EXTRAIT DU TEXTE
====================

Encore impressionné par la façade du bâtiment devant laquelle on doit faire la queue (et soulager son porte-feuille) avant d’entrer, on ne monte pas l’escalier qui mène au premier étage sans appréhension « d’accord c’est pas mal jusqu’ici, mais si j’étais déçu par ce que je vais voir ? » Et vient la première anti-chambre et sa cheminée-champignon.
La cheminée-champignon du premier étage
Cette première pièce et ce champignon de pierre résume à merveille l’intérieur de la Casa Batlló : rien n’y est monumental, mais tout est si bien pensé, conçu, et réalisé tout en faisant parti d’un tout cohérent, que l’admiration s’impose d’elle même. L’éclairage de la pièce vient principalement d’un puits dans un coin de la pièce qui innonde celle-ci de lumière alors-même que 5 étages nous surplombent. Le conduit de cheminée, on le verra plus tard, rejoint les autres conduits de la maison au sein de la structure du bâtiment pour ressortir dans des grappes de cheminées impressionnantes. L’aération de la pièce est quant à elle assurée par des ouvertures dans les portes, qui peuvent être ajustées selon la saison et les températures. L’ensemble de la maison est d’ailleurs ventilé de la sorte.
Telles des branchies, les aérations des portes apportent de l'air à l'édifice
Difficile de dire dès lors si les fioritures sont fonctionnelles ou si ce qui semble indispensable l’est réellement. Construite autour d’un puits de lumière bleutée, la Casa Batlló possède dans chacune de ses pièces une ambiance unique, délivrant chacune des indices sur « l’intention de l’auteur ». Spirale au plafond digne d’un maëlstrom, couleurs marines, jeux de mosaïques rappelant des coraux aux couleurs improbables, charpente évoquant la cage thoracique d’une baleine; nombreux sont ceux qui voient dans cette maison un hommage direct à la mer.
La spirale du grand salon
Les branchies sur la gauche apportent de la lumière et de l'air frai sans faire entrer la pluie
L'escalier qui mène au toit
Après un grenier immaculé, le toit a lui seul amène de nouvelles théories, une grille de lecture radicalement nouvelle, où Saint Georges (le saint patron de la Catalogne) serait présent, et où la façade serait le dragon qu’il s’apprête à terrasser. Cela fait bien du lyrisme pour une simple toiture n’est-ce pas ?

====================

LISTE DES DONNÉES
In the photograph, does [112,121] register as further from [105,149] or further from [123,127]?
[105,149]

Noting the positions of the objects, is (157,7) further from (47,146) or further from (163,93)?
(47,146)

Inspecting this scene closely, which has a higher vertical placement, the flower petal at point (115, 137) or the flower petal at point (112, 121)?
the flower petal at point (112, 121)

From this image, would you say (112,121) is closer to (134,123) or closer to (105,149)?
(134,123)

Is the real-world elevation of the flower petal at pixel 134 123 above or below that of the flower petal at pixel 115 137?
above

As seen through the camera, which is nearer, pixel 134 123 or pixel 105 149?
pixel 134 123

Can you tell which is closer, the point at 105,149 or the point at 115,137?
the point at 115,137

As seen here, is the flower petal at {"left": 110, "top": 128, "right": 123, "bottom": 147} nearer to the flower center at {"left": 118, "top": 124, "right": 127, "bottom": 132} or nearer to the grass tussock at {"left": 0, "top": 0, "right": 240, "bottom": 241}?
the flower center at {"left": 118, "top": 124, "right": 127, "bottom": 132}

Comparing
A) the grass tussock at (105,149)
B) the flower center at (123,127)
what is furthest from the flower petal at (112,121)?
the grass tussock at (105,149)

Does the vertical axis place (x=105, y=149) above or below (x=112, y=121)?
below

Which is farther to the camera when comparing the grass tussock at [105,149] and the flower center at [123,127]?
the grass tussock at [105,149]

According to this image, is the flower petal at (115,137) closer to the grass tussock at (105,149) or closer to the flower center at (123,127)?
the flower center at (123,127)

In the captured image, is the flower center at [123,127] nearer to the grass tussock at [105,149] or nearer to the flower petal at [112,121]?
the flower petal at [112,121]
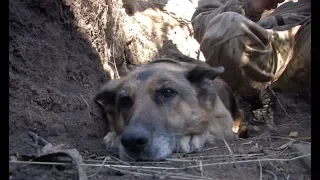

====================

DÉFI 1
Mettez à jour le passage de l'extrait sur la Casa Batlló qui s'ouvre sur les mots contenant « Encore impressionné par » et se ferme sur « et sa cheminée-champignon. » en y remplaçant « premier étage » par « deuxième étage ».
DÉFI 2
Répondez aux questions suivantes à partir de l'extrait sur la Casa Batlló.
(a) D'où vient principalement l'éclairage de la première pièce ?
(b) Par quel moyen l'aération de la pièce est-elle assurée ?
(c) Dans la lecture inspirée par le toit, que serait la façade ?
DÉFI 3
D'après l'extrait sur la Casa Batlló, pourquoi nombreux sont ceux qui voient dans cette maison un hommage direct à la mer ? Répondez en une à trois phrases.

CORRIGÉ DÉTAILLÉ 1
Encore impressionné par la façade du bâtiment devant laquelle on doit faire la queue (et soulager son porte-feuille) avant d’entrer, on ne monte pas l’escalier qui mène au deuxième étage sans appréhension « d’accord c’est pas mal jusqu’ici, mais si j’étais déçu par ce que je vais voir ? » Et vient la première anti-chambre et sa cheminée-champignon.

CORRIGÉ DÉTAILLÉ 2
(a) D'un puits situé dans un coin de la pièce, qui l'inonde de lumière.
(b) Par des ouvertures dans les portes, que l'on peut ajuster selon la saison et les températures.
(c) Le dragon que Saint Georges s'apprête à terrasser.

CORRIGÉ DÉTAILLÉ 3
Les pièces de la maison multiplient les évocations marines. On y trouve une spirale au plafond digne d'un maëlstrom, des couleurs marines et des jeux de mosaïques rappelant des coraux aux couleurs improbables. La charpente, elle, évoque la cage thoracique d'une baleine.